[[ Supplied data, beginning ]]
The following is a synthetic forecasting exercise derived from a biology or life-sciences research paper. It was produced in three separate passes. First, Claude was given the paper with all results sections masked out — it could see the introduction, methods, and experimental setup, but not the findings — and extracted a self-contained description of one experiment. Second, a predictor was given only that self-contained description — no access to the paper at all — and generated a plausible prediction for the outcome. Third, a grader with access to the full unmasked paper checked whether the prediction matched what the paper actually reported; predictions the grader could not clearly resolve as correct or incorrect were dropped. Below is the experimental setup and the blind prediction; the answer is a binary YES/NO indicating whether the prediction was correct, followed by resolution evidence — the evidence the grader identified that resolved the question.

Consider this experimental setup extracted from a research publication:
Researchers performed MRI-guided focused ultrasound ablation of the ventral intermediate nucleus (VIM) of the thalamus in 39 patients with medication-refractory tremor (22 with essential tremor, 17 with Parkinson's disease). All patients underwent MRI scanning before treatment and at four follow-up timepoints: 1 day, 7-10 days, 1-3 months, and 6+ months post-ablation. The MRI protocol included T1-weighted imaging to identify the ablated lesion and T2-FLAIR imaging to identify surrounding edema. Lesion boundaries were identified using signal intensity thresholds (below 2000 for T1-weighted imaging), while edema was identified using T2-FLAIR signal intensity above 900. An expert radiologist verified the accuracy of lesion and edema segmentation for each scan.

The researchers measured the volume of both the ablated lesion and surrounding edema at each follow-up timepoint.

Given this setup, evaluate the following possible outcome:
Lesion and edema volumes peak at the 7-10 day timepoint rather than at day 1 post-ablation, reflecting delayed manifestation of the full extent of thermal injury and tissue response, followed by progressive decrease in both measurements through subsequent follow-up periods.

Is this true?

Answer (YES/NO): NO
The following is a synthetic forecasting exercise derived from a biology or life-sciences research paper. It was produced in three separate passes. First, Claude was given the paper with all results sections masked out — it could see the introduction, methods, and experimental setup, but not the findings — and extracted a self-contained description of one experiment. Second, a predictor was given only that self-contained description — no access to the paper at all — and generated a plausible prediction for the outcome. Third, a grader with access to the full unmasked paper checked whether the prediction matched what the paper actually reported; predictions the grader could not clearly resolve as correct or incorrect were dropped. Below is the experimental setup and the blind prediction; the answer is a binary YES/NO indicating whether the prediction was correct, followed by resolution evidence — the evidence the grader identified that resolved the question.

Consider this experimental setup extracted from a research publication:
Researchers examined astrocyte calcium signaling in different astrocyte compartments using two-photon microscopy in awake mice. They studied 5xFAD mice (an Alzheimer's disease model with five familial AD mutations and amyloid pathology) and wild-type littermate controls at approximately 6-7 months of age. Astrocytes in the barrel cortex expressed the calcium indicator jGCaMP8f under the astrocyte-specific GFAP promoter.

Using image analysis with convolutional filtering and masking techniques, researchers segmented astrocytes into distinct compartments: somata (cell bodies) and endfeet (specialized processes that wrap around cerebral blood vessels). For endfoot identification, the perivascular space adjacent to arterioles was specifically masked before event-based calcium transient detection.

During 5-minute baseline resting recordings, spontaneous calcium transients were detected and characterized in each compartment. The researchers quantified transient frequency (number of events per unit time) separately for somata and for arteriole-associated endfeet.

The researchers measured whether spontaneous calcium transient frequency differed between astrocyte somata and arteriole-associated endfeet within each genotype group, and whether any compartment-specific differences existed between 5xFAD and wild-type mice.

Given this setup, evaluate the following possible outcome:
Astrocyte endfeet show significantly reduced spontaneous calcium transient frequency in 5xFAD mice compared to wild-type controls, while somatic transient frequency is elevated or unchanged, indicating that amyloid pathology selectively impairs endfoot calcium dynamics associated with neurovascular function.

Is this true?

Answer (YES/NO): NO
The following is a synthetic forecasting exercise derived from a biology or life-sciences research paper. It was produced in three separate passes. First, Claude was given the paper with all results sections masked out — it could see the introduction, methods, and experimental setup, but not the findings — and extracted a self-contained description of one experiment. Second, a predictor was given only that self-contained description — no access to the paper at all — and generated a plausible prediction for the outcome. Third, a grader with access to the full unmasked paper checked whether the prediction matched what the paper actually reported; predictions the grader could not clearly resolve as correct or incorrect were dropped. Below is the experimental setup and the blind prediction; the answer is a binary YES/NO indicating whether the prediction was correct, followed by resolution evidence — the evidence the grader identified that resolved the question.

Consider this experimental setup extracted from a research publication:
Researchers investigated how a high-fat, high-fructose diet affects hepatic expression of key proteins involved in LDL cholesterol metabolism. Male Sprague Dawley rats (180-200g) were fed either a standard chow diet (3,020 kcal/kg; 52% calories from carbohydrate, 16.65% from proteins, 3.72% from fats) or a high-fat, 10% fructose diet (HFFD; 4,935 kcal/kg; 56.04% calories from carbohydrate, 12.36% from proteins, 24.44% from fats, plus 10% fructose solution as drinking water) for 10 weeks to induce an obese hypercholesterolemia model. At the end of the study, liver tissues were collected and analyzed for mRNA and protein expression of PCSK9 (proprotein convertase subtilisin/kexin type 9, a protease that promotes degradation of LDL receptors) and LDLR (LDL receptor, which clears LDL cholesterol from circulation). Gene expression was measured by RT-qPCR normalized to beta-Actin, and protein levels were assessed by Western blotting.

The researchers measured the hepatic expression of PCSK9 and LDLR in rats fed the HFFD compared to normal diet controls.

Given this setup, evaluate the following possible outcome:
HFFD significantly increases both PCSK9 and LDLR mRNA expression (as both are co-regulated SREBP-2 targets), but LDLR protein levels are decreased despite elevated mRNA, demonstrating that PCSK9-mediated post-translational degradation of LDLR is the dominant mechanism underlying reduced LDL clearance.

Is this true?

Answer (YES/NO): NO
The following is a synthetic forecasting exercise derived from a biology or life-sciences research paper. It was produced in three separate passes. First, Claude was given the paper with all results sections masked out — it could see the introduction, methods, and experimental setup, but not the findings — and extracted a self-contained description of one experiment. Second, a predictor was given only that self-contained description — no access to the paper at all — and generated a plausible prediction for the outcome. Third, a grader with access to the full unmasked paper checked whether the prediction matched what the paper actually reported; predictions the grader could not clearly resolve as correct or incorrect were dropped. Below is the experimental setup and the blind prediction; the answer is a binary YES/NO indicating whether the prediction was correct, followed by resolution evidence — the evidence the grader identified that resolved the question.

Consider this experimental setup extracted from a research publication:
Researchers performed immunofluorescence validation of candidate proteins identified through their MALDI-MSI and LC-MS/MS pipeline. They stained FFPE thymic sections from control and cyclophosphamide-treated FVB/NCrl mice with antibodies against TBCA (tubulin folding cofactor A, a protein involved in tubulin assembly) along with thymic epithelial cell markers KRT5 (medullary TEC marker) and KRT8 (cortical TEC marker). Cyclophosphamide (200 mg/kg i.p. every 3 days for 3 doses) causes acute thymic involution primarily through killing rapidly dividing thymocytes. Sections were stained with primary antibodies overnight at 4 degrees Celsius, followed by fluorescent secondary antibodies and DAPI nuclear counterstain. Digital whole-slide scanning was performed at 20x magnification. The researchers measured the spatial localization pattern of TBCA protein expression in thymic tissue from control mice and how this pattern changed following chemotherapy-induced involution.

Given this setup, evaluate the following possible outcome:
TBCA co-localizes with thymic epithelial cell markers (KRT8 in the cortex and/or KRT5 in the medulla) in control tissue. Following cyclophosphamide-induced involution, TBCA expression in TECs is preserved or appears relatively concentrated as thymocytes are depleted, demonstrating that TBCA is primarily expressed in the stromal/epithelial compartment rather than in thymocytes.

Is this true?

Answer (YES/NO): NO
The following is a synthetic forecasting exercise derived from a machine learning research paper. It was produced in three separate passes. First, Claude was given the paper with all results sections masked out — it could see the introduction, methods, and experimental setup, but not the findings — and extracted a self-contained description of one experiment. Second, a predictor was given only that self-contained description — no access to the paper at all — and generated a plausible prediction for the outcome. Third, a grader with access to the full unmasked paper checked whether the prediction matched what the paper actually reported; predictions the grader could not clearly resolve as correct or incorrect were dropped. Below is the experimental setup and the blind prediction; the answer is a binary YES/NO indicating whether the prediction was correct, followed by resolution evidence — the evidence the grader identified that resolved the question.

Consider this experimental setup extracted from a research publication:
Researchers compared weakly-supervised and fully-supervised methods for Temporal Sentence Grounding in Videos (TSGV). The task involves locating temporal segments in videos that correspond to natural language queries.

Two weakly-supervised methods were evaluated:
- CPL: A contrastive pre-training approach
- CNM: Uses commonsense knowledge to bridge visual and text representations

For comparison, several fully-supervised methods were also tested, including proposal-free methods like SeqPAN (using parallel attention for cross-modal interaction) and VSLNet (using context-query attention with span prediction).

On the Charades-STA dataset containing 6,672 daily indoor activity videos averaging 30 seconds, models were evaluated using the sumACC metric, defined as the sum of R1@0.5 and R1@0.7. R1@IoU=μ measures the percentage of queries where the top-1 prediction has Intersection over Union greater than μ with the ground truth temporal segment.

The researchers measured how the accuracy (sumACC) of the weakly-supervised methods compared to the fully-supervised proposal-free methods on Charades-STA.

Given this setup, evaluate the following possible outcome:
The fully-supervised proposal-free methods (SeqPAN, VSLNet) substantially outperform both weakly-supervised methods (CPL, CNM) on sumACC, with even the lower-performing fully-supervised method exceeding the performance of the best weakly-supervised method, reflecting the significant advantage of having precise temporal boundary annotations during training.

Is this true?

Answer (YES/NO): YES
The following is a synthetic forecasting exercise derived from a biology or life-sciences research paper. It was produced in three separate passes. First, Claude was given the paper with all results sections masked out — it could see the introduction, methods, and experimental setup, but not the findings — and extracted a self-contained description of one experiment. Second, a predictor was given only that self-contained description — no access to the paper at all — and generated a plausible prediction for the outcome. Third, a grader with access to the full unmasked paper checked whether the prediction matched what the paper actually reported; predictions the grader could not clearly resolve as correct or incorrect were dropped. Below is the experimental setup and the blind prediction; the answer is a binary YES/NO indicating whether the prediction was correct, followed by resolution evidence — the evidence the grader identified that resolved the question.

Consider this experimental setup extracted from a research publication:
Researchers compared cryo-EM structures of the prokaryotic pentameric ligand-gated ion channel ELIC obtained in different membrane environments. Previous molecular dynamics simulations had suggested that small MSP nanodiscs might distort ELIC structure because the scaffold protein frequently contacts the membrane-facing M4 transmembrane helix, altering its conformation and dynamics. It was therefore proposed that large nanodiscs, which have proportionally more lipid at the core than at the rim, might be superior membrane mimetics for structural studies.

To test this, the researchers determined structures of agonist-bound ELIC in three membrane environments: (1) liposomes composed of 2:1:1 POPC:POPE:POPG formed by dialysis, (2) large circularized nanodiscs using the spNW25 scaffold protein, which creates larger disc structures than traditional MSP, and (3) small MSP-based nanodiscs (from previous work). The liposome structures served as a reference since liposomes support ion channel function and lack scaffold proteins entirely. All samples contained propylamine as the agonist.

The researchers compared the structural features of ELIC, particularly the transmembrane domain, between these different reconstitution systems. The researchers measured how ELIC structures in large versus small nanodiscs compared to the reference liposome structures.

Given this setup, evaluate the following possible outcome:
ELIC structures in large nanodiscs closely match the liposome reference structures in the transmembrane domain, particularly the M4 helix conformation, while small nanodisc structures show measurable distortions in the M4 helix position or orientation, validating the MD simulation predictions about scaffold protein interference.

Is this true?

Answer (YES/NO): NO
[[ Supplied data, end ]]
The problem:
Copy out, in full, each line above that has the word "demonstrating" in it.

Answer area:
HFFD significantly increases both PCSK9 and LDLR mRNA expression (as both are co-regulated SREBP-2 targets), but LDLR protein levels are decreased despite elevated mRNA, demonstrating that PCSK9-mediated post-translational degradation of LDLR is the dominant mechanism underlying reduced LDL clearance.
TBCA co-localizes with thymic epithelial cell markers (KRT8 in the cortex and/or KRT5 in the medulla) in control tissue. Following cyclophosphamide-induced involution, TBCA expression in TECs is preserved or appears relatively concentrated as thymocytes are depleted, demonstrating that TBCA is primarily expressed in the stromal/epithelial compartment rather than in thymocytes.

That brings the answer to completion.